_引用原文:_
──────────────────────────────
Hadoop集群的安装和配置,主要分为两个部分:一部分是主机环境配置,主要是指Hadoop集群所依赖的操作系统及其相关软件的安装配置,包括操作系统安装、JDK安装配置、主机规划与IP地址映射配置、无密码认证会话配置;另一部分是Hadoop基本配置,主要是指Hadoop集群的各种基本组件的配置,包括HDFS的配置、MapReduce配置。
- 操作系统:Ubuntu-11.10
- Sun JDK:jdk-6u30-linux-i586.bin
- Hadoop:hadoop-0.22.0.tar.gz
主机环境配置
- JDK安装配置
cd ~/installation
chmod +x jdk-6u30-linux-i586.bin
./jdk-6u30-linux-i586.bin
JDK配置,需要修改环境变量文件~/.bashrc(vi ~/.bashrc), 在~/.bashrc文件的最后面增加如下配置行,如下所示:export JAVA_HOME=/home/hadoop/installation/jdk1.6.0_30
export CLASSPATH=$JAVA_HOME/lib/*.jar:$JAVA_HOME/jre/lib/*.jar
export PATH=$PATH:$JAVA_HOME/bin
最后,使配置生效,并验证:. ~/.bashrc
echo $JAVA_HOME
在每台机器上的配置,都按照上面的步骤进行配置。- 主机规划与IP地址映射配置
1、主结点master配置
集群中分为主结点(Master Node)和从结点(Slave Node)两种结点。我们选择一个主结点,两个从结点进行配置。127.0.0.1 localhost
192.168.0.190 master
192.168.0.186 slave-01
192.168.0.183 slave-02
# The following lines are desirable for IPv6 capable hosts
::1 ip6-localhost ip6-loopback
fe00::0 ip6-localnet
ff00::0 ip6-mcastprefix
ff02::1 ip6-allnodes
ff02::2 ip6-allrouters
master
2、从结点slave-01配置
127.0.0.1 localhost
192.168.0.190 master
192.168.0.186 slave-01
# The following lines are desirable for IPv6 capable hosts
::1 ip6-localhost ip6-loopback
fe00::0 ip6-localnet
ff00::0 ip6-mcastprefix
ff02::1 ip6-allnodes
ff02::2 ip6-allrouters
slave-01
3、从结点slave-02配置
127.0.0.1 localhost
192.168.0.190 master
192.168.0.183 slave-02
# The following lines are desirable for IPv6 capable hosts
::1 ip6-localhost ip6-loopback
fe00::0 ip6-localnet
ff00::0 ip6-mcastprefix
ff02::1 ip6-allnodes
ff02::2 ip6-allrouters
slave-02
4、总结说明
第二,扩展性好。因为通过/etc/hosts对主机名和IP地址进行了映射,即使IP变了,主机名可以保持不变。在Hadoop安装的时候,需要配置master和slaves两个文件,如果这两个文件都使用IP的话,试想,一个具有200个结点的集群,因为一次企业的网络规划重新分配网段,导致IP全部变更,那么这些配置都要进行修改,工作量很大。但是,如果使用主机名的话,Hadoop的配置不需要任何改变,而对于主机名到IP地址的映射配置交给系统管理员去做好了。
──────────────────────────────
_要做的事:_
判断下面三句话和这篇讲Hadoop集群安装配置的原文是否相符,每句回答"是"或"否",并原样引出原文里起决定作用的文字:1. 文中配置的集群有一个主结点和两个从结点。2. slave-01的IP地址是192.168.0.183。3. 配置JDK时要改的环境变量文件是~/.bashrc。 这些材料用不上,不用看。

_提取材料:_
──────────────────────────────
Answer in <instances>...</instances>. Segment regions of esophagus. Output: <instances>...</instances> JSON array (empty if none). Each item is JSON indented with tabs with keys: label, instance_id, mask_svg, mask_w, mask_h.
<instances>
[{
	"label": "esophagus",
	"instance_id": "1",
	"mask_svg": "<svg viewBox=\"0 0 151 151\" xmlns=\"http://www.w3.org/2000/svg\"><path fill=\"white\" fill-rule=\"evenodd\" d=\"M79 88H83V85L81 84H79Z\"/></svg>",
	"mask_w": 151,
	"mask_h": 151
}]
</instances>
──────────────────────────────
_任务结果:_
1. 是。"我们选择一个主结点,两个从结点进行配置。"
2. 否。"192.168.0.186 slave-01"
3. 是。"需要修改环境变量文件~/.bashrc"